■ OBJECTIVE
Write each line exactly, from the line that holds "Does (x=419, y=253)" through the final line of the material, and no other line.

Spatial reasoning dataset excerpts
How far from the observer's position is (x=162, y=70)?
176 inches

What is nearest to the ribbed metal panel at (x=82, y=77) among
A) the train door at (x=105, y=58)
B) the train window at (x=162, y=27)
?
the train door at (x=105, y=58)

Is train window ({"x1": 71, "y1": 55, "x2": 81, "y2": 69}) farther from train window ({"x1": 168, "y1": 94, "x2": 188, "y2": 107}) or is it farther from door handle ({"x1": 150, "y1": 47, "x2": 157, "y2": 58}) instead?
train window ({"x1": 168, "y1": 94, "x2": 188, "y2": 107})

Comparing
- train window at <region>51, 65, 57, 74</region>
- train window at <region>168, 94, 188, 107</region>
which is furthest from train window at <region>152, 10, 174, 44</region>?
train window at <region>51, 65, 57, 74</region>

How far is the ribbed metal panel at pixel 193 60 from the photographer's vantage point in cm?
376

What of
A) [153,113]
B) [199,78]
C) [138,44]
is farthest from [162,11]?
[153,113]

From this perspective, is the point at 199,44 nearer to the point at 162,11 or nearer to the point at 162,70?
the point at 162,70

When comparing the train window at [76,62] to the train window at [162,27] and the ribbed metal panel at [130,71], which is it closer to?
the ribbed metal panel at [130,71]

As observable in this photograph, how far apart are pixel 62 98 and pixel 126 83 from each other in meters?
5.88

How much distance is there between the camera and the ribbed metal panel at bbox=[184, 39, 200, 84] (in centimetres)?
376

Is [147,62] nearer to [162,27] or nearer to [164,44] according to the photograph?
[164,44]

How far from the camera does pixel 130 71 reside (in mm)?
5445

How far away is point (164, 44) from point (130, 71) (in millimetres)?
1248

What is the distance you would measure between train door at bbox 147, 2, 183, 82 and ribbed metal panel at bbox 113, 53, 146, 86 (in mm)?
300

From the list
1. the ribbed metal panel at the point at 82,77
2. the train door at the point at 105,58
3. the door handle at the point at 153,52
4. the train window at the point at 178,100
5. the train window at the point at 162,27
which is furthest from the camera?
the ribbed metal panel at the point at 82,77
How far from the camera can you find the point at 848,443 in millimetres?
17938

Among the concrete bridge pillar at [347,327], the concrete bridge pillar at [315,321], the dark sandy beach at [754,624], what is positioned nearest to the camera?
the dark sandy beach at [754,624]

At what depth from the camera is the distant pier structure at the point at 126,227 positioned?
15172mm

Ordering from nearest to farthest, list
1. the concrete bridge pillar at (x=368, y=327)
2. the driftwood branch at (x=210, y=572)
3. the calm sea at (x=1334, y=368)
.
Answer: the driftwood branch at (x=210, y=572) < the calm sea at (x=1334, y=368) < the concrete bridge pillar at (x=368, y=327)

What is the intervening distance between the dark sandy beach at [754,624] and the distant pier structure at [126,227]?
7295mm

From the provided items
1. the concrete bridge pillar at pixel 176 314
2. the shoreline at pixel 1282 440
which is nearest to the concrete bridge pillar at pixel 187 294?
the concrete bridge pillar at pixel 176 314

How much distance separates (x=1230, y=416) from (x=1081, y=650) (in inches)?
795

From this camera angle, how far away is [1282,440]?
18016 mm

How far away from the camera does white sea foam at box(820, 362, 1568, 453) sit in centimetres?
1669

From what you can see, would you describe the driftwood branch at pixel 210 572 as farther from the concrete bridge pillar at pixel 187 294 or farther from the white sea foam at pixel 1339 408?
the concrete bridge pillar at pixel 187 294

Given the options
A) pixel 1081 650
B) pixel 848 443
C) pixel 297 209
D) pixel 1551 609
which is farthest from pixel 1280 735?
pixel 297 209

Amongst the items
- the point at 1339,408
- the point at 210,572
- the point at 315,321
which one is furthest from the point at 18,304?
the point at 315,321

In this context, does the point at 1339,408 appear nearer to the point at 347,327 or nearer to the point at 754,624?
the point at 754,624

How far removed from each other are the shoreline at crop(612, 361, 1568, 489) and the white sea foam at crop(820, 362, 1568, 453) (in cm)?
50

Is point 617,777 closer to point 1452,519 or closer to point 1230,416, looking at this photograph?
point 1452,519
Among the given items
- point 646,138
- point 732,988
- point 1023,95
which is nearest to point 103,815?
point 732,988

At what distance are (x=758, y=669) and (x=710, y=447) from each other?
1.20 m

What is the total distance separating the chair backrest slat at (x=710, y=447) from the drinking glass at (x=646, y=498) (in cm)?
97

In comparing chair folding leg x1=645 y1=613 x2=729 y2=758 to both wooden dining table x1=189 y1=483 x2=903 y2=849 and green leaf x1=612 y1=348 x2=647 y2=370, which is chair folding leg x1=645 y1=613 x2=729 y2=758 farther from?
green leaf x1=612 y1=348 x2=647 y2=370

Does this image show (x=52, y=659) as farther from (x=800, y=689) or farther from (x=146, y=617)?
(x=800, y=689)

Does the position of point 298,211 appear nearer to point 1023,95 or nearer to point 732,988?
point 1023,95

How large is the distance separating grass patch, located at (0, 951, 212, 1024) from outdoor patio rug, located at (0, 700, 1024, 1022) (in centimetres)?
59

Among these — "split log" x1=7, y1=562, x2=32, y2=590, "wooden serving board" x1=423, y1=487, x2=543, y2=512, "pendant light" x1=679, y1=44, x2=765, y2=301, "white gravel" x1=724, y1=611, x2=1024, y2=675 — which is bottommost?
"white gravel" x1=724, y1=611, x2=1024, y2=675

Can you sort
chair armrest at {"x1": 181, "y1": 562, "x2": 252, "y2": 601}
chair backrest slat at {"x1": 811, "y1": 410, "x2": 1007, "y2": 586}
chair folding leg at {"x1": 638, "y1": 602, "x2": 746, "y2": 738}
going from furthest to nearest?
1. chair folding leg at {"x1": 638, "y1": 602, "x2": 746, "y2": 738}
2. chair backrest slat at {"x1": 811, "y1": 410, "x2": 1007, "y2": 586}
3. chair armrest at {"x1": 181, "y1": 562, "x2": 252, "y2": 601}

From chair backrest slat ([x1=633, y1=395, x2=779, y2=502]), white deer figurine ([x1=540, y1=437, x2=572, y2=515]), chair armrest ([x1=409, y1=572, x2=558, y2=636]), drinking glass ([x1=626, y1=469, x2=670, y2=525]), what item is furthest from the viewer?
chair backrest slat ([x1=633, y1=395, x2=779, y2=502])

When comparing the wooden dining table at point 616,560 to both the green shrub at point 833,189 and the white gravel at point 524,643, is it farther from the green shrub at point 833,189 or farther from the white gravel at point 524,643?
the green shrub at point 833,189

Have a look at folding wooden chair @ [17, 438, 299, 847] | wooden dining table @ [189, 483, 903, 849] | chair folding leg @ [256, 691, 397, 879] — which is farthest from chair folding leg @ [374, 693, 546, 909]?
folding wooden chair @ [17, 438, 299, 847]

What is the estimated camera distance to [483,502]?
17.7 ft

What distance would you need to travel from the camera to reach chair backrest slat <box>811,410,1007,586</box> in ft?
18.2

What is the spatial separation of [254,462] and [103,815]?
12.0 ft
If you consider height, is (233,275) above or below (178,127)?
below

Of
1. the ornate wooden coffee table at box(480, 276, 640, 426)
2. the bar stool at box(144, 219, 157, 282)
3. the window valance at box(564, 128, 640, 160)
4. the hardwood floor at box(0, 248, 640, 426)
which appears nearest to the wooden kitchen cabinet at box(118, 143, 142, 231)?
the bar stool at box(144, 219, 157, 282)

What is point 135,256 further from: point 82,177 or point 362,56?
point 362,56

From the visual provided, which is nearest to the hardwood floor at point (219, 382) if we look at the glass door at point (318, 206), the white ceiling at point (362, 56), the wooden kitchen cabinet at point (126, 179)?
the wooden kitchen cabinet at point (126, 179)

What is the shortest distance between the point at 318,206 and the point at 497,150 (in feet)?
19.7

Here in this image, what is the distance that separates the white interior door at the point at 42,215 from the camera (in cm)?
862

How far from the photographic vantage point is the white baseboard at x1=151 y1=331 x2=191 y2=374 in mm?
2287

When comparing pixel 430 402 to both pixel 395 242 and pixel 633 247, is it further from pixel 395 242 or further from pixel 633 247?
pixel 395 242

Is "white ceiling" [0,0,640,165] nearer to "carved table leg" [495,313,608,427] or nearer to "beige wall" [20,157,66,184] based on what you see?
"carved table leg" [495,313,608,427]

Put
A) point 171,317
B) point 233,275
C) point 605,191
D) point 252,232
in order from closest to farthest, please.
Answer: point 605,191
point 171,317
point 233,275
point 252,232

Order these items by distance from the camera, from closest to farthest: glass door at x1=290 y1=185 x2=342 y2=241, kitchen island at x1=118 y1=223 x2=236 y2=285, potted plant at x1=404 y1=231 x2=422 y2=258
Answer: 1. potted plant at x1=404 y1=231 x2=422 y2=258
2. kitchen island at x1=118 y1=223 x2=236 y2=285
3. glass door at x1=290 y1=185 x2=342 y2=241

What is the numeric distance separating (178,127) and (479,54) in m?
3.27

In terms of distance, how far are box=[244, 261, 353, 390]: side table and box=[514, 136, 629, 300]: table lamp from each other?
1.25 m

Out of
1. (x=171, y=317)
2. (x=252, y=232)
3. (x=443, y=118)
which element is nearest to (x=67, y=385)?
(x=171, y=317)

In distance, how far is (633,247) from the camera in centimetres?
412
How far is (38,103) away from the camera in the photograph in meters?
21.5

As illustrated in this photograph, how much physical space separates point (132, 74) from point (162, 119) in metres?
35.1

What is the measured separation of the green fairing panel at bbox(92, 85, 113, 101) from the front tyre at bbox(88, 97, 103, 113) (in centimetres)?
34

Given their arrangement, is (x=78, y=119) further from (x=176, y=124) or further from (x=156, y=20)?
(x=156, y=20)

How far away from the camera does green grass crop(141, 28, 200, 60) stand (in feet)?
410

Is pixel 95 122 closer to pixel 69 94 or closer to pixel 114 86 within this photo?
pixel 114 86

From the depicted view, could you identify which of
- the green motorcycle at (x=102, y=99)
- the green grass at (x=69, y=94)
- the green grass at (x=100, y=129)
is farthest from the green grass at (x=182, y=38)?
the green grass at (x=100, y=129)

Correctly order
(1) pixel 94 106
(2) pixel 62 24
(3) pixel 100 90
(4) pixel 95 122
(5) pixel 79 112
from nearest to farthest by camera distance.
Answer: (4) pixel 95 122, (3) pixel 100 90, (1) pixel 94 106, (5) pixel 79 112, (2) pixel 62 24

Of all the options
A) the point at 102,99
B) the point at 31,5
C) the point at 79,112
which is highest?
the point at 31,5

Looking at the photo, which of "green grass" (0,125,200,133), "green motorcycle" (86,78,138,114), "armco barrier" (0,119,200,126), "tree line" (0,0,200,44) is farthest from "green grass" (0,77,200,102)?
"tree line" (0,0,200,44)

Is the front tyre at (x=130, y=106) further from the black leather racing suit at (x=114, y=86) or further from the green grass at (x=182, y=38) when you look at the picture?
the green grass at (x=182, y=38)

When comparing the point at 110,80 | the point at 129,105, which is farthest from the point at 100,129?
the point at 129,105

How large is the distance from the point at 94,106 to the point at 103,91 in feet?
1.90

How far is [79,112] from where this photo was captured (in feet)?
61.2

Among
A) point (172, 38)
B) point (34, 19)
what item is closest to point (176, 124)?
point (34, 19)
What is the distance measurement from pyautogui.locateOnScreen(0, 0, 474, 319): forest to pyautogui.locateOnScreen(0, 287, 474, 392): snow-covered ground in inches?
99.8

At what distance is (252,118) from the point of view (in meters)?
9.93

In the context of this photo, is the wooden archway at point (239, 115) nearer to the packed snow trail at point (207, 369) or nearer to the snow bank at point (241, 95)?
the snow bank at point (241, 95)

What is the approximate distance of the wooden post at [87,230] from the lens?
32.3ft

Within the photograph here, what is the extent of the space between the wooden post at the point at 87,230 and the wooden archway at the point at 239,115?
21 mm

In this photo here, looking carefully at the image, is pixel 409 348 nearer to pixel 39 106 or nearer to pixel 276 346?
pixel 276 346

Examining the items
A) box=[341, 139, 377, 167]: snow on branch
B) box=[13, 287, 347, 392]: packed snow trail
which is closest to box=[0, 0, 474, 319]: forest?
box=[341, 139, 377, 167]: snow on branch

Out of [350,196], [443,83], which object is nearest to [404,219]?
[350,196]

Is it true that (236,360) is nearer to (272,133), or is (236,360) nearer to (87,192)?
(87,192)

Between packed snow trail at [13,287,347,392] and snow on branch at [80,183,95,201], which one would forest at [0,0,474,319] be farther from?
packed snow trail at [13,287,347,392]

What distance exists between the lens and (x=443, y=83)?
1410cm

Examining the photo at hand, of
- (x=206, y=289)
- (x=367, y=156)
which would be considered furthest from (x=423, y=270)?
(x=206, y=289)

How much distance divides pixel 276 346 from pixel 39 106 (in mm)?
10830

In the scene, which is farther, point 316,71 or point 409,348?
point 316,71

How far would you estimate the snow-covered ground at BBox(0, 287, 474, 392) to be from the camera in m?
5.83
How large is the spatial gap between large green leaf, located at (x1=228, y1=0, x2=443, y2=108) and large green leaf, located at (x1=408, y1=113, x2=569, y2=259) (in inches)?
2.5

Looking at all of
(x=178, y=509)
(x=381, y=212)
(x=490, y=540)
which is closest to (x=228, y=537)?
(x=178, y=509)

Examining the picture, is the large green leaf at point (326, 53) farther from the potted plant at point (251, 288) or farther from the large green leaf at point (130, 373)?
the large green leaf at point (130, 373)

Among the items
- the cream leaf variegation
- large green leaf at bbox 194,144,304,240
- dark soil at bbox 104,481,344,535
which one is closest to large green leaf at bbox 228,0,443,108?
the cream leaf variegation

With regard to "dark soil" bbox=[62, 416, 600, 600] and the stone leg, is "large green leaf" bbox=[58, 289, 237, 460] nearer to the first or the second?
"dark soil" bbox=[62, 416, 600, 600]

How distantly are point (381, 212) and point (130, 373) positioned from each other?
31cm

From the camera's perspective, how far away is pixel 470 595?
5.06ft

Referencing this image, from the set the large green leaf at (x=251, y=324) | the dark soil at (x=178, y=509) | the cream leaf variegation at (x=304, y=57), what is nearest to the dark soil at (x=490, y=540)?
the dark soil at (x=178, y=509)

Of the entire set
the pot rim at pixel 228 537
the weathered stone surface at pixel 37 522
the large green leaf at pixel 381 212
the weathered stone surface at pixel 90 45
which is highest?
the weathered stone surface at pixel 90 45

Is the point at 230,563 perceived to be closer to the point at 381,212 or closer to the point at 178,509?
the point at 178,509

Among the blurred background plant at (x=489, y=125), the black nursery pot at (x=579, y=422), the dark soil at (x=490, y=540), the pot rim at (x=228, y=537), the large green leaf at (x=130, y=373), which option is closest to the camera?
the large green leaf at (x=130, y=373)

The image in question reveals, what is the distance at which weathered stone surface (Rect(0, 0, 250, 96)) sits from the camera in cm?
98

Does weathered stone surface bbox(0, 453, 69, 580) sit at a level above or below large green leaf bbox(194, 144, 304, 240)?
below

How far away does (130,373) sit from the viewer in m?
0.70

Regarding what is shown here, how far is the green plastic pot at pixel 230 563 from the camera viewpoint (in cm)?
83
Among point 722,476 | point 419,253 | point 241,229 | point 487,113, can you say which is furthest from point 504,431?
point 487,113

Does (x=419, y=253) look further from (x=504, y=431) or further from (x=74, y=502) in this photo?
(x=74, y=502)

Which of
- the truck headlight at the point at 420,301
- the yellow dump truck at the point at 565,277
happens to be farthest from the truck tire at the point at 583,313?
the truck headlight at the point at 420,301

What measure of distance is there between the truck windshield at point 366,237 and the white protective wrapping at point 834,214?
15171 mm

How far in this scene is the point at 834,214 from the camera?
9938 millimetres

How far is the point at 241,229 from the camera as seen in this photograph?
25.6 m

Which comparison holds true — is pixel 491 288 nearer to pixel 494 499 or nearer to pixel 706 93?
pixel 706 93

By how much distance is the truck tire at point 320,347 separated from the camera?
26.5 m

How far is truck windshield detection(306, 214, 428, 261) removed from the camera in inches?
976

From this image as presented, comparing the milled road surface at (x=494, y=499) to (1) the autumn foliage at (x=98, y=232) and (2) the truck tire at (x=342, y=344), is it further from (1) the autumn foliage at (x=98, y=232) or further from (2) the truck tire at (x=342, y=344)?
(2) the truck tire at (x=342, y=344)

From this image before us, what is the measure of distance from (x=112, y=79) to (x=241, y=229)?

■ SOLUTION TO THIS PROBLEM
Does (x=419, y=253) look further from (x=504, y=431) or further from (x=74, y=502) in this photo?
(x=74, y=502)

Which of
- the truck headlight at the point at 420,301
- the yellow dump truck at the point at 565,277
happens to be farthest from the truck tire at the point at 583,313?
the truck headlight at the point at 420,301

What measure of distance is there between the truck windshield at point 366,237 and the white protective wrapping at point 834,214?
15171 mm

How far in this scene is the point at 834,214 from the camera?
9938 millimetres

How far is the point at 241,229 from the camera as seen in this photograph?
25.6 m

Which comparison holds true — is pixel 491 288 nearer to pixel 494 499 or nearer to pixel 706 93?
pixel 706 93

By how much distance is the truck tire at point 320,347 separated from the camera?
26.5 m

How far is truck windshield detection(306, 214, 428, 261) removed from the camera in inches?
976

From this image as presented, comparing the milled road surface at (x=494, y=499) to (1) the autumn foliage at (x=98, y=232) and (2) the truck tire at (x=342, y=344), is it further from (1) the autumn foliage at (x=98, y=232) or further from (2) the truck tire at (x=342, y=344)?
(2) the truck tire at (x=342, y=344)

From this image before us, what is the measure of distance from (x=112, y=79) to (x=241, y=229)?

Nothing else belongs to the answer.